— Stored data —
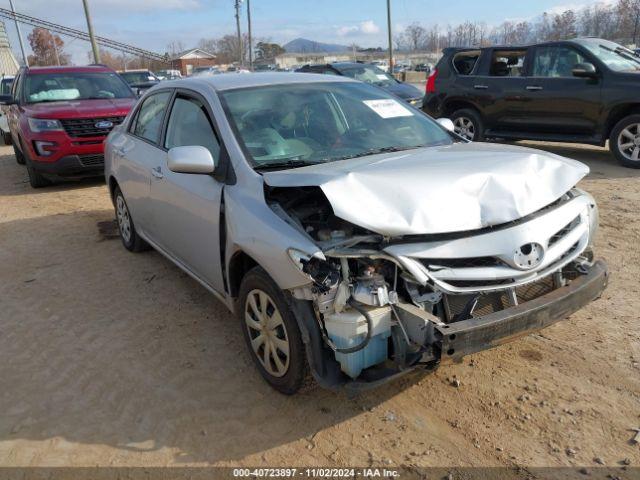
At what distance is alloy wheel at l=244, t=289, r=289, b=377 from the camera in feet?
9.77

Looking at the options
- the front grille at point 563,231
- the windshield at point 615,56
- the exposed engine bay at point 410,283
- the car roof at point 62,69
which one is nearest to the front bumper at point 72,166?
the car roof at point 62,69

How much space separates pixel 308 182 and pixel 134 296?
2564 mm

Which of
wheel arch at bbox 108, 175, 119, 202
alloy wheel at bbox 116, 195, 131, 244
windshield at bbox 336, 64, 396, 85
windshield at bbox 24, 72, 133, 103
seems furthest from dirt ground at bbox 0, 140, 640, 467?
windshield at bbox 336, 64, 396, 85

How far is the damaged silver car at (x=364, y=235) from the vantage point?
2586 millimetres

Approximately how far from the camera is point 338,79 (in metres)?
4.41

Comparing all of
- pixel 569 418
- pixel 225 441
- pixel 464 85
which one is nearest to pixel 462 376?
pixel 569 418

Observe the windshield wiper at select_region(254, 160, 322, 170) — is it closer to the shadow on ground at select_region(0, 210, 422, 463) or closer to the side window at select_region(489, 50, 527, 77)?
the shadow on ground at select_region(0, 210, 422, 463)

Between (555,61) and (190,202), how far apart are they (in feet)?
24.7

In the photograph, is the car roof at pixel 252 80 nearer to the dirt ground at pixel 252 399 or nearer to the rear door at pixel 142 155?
the rear door at pixel 142 155

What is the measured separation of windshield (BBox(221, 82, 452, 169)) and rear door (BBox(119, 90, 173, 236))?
1.05m

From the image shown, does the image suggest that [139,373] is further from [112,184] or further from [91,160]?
[91,160]

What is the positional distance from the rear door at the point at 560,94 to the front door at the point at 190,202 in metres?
6.71

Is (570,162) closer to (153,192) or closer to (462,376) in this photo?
(462,376)

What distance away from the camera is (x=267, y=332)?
309cm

— PROBLEM TO SOLVE —
Write out only the final block of lines, starting at the line with "Comparing all of" and running to the end of the material.

— REPLY —
Comparing all of
- pixel 569 418
- pixel 225 441
- pixel 464 85
which one is nearest to pixel 462 376?
pixel 569 418

Observe the windshield wiper at select_region(254, 160, 322, 170) — is it closer to the shadow on ground at select_region(0, 210, 422, 463) or closer to the side window at select_region(489, 50, 527, 77)?
the shadow on ground at select_region(0, 210, 422, 463)

Between (555,61) and (190,202), how far apart are they (in feet)?
24.7

In the photograph, is the car roof at pixel 252 80 nearer to the dirt ground at pixel 252 399 or nearer to the rear door at pixel 142 155?
the rear door at pixel 142 155

What is the measured separation of windshield (BBox(221, 82, 452, 169)) and rear door (BBox(119, 90, 173, 236))?
1.05m

From the image shown, does the image suggest that [139,373] is further from [112,184] or further from [91,160]?
[91,160]

What is the positional distance from the rear door at the point at 560,94 to the front door at the point at 190,202 in metres?
6.71

Is (570,162) closer to (153,192) or closer to (462,376) in this photo?
(462,376)

What distance away from the camera is (x=267, y=332)?
309cm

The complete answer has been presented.